The team has a strong rivalry with Santiago de Cuba, and their meetings are known as the Superclásico; the rivalry, which reflects the rivalry between the cities of Havana and Santiago de Cuba), has been compared to the Yankees–Red Sox rivalry due to its ferocity. Industriales are known as "the Lions" (Leones), "the Blues" (Azules), and "the Blue Lions" (los Leones Azules).

==History==
The team was founded in 1961 after the end of professional baseball in Cuba. It did not participate in the inaugural National Series, but instead debuted in the second-level Regional Series; it lost to the Habana club. The next year, Industriales defeated Habana in the Serie Regional to qualify for the 1963 Cuban National Series, debuting on February 10, 1963 at the Estadio Latinoamericano. Its first manager was Pipo de la Noval, though he would be replaced in 1963 with Ramón Carneado. The team is frequently mentioned in Refugee by Alan Gratz as a team Ivañ wanted to play for.

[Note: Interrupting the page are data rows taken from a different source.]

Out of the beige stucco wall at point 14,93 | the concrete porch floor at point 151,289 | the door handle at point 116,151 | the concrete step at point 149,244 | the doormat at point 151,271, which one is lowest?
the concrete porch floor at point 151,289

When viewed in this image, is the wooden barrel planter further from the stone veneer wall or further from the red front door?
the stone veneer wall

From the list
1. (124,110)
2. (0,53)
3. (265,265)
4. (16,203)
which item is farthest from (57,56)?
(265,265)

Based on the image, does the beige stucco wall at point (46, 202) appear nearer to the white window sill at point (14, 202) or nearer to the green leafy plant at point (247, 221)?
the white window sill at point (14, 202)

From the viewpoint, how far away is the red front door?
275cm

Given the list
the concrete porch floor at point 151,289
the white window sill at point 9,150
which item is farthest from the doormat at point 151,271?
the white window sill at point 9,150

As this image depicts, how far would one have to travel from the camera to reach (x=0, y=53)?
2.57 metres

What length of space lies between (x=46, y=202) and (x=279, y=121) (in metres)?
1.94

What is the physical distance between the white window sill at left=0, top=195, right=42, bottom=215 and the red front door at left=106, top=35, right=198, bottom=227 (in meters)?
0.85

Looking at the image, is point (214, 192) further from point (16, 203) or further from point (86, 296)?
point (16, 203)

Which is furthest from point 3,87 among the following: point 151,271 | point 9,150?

The team won the Cuban National Series in 1963, 1964, 1965, 1966, 1973, 1986, 1992, 1996, 2003, 2004, 2006 and 2010. Today the team holds the record of victories in a season (96 games in Cuba) with 66 games and more National Series won in a row with 4 straight national championships (1963-1966).

== Championships ==

| Season | Manager | Record | Series score | Runner-up |
|---|---|---|---|---|
| 1962–63 | Ramón Carneado | 16–14 | — | Oriente |
| 1963–64 | Ramón Carneado | 22–13 | — | Occidentales |
| 1964–65 | Ramón Carneado | 25–14 | — | Occidentales |
| 1965–66 | Ramón Carneado | 40–25 | — | Orientales |
| 1972–73 | Pedro Chávez | 53–25 | — | Habana |
| 1985–86 | Pedro Chávez | 37–11 | 6–0 | Vegueros |
| 1962–63 | Jorge Trigoura | 36–12 | 7–1 | Henequeneros |
| 1995–96 | Pedro Medina | 41–22 | 8–2 | Villa Clara |
| 2002–03 | Rey Vicente Anglada | 66–23 | 11–2 | Villa Clara |
| 2003–04 | Rey Vicente Anglada | 52–38 | 11–4 | Villa Clara |
| 2005–06 | Rey Vicente Anglada | 56–34 | 11–7 | Santiago de Cuba |
| 2009–10 | Germán Mesa | 47–43 | 12–6 | Villa Clara |
| Total championships |  |  | 12 |  |

== National Series MVPs ==
The following Industriales players have been named the National Series' most valuable player.
- 1965: Urbano González
- 1967: Pedro Chávez
- 1971: Antonio Jiménez
- 1972: Agustín Marquetti
- 1986: Lázaro Vargas
- 1987: Javier Méndez
- 1996: Jorge Fumero
- 2003: Javier Méndez
- 2020: Lisbán Correa

==Other notable players==

- Gerardo Concepción (pitcher)
- Yasser Gomez (outfielder)
- Orlando "El Duque" Hernández (pitcher)
- Raúl López (pitcher)
- Yadel Martí (pitcher)
- Pedro Medina (catcher)
- Javier Mendez (outfielder)
- Germán Mesa (shortstop)
- Kendrys Morales (pitcher-outfielder-infielder)
- Juan Padilla (second base)
- Amauri Sanit (pitcher)
- Carlos Tabares (centerfielder)
- Yoandry Urgelles (outfielder)
- Lázaro Valle (pitcher)

==Defectors==
A number of Industriales players have defected from Cuba, often to pursue professional baseball in other countries. These include the following:

- René Arocha
- Bárbaro Cañizares
- Gerardo Concepción
- Yunel Escobar
- Bárbaro Garbey
- Adrian Hernández
- Michel Hernández
- Orlando Hernández
- Kendrys Morales
- Vladimir Núñez
- Rey Ordóñez
- William Ortega
- Hassan Peña
- Euclides Rojas
- Rolando Viera
- Yadel Martí
- Yasser Gomez
- Odrisamer Despaigne
- Yulieski Gurriel
- Lourdes Gurriel Jr.

== Television broadcasts ==
Beginning 2016-2017, alongside the nationally aired games on Tele Rebelde, several Industriales games at home are aired currently on local TV channel Canal Habana.